My neighbour Roly sent me a text this lunchtime to ask whether I am a beekeeper. It turned out that some bees had decided to make their home in his bird feeder. Excited, I put on my bee suit and went over. It turned out we had about half a dozen bumblebees flying in and out. We had found a bumblebee nest. They were too fast for me to be able to get a photo, but,

The Bumblebee Conservation Trust's tips for identification and its species guide helped us out here.

Broadly, there are two kinds of bumblebee — social and cuckoo. Cuckoo bumblebees are parasitic in the nests of social bumblebees, but are rarer. Cuckoo bumblebees have no hair on their legs, and therefore lack the pollen baskets (corbiculae) for carrying pollen. Roly's bees were carrying bright yellow pollen back to the nest in large corbiculae — and so they must've been social. Of the white-tailed bumblebees, only one has the ginger banding pattern we saw, namely Bombus hypnorum, the tree bumblebee. They are a twenty-first century newcomer to British shores, having first been seen in the UK in July 2001. They seem to prefer bird boxes, so that fits too.
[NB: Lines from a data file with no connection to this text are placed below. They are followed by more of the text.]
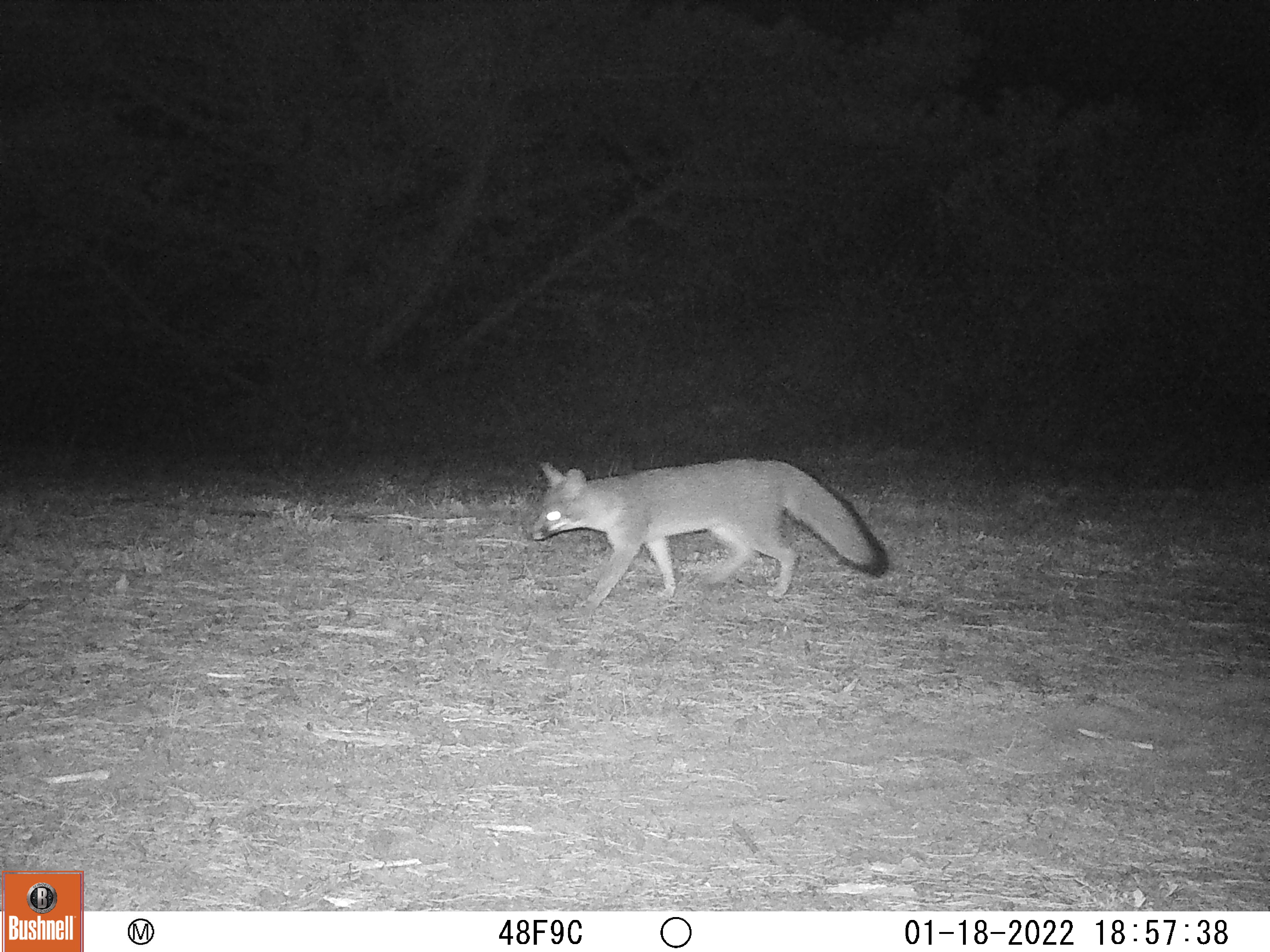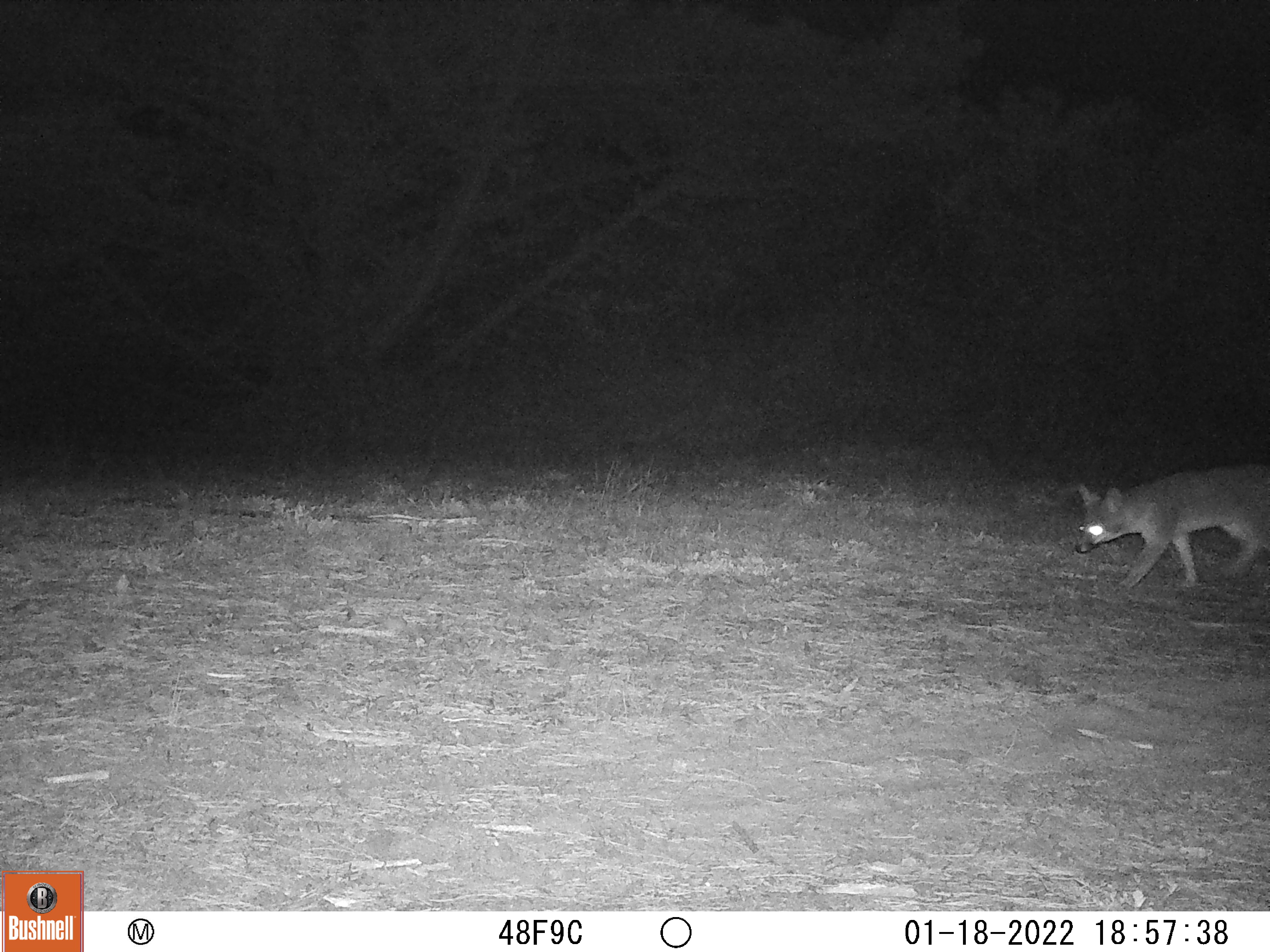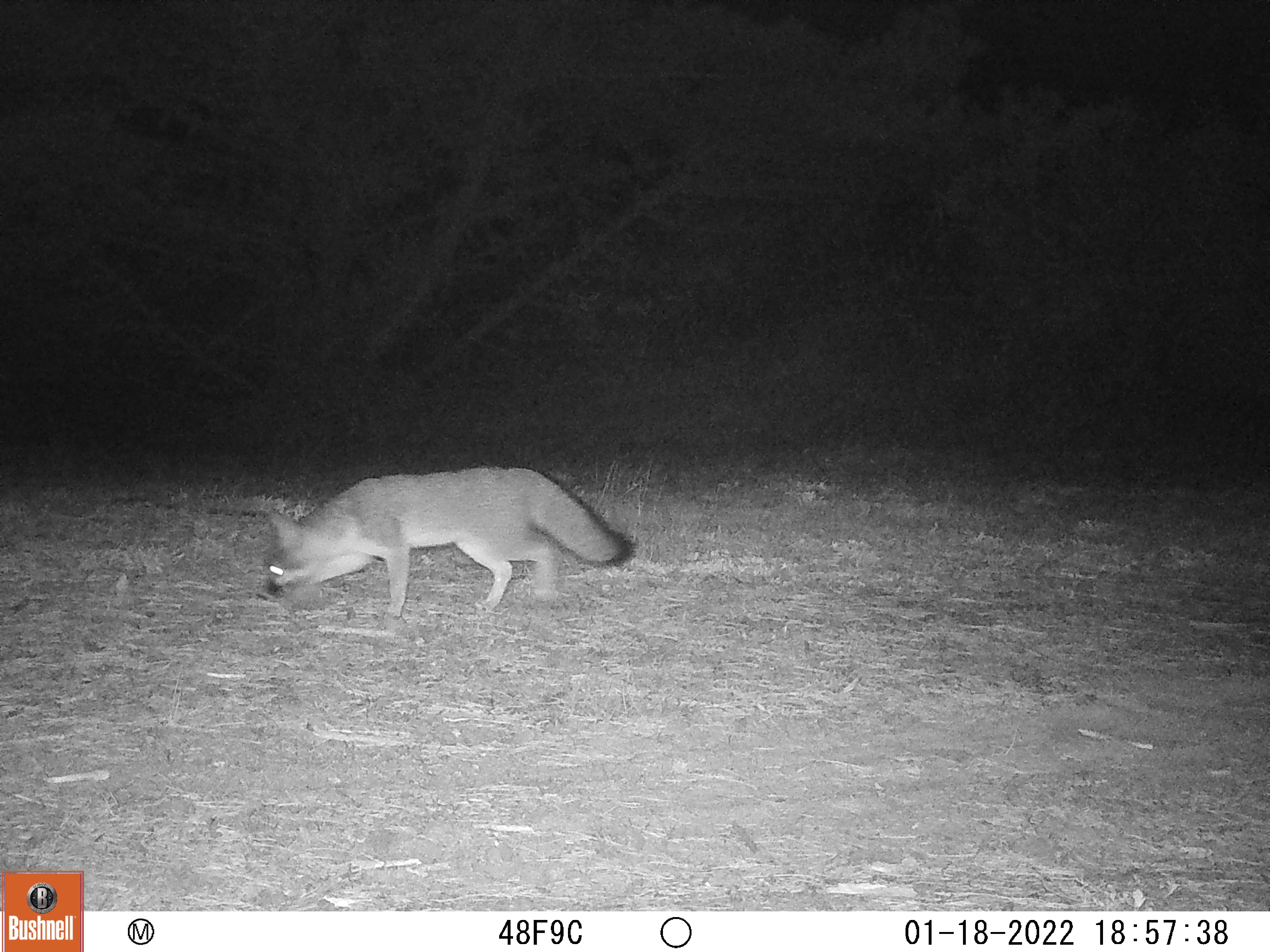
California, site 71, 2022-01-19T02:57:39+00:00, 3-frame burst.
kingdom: Animalia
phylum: Chordata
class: Mammalia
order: Carnivora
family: Canidae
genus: Urocyon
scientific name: Urocyon cinereoargenteus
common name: gray fox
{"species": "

Studies show they are particularly fond of blackthorn and sloe trees.

The advice on moving nests seems to be as with honey bees — do it in the dark and only a metre at a time. Male tree bumblebees don't always realise a nest has been moved and hang around a few days before dispersing. Funnily enough, leaving a pot plant as a landmark for displaced bumblebees seems to help.

The population of a nest can number in the hundreds, but the bees are very likely to be docile unless provoked, and Roly decided not to move the nest, even though he has a young daughter. This is good to hear! The life cycle of a bumblebee nest is two to three months, so enjoying the new visitors for the summer seems to be a good way to go. In a moment of inspirational wordplay, Roly referred to the new bumblebee accommodation as the air bee and bee, so I think he's as happy about the local nest as I am.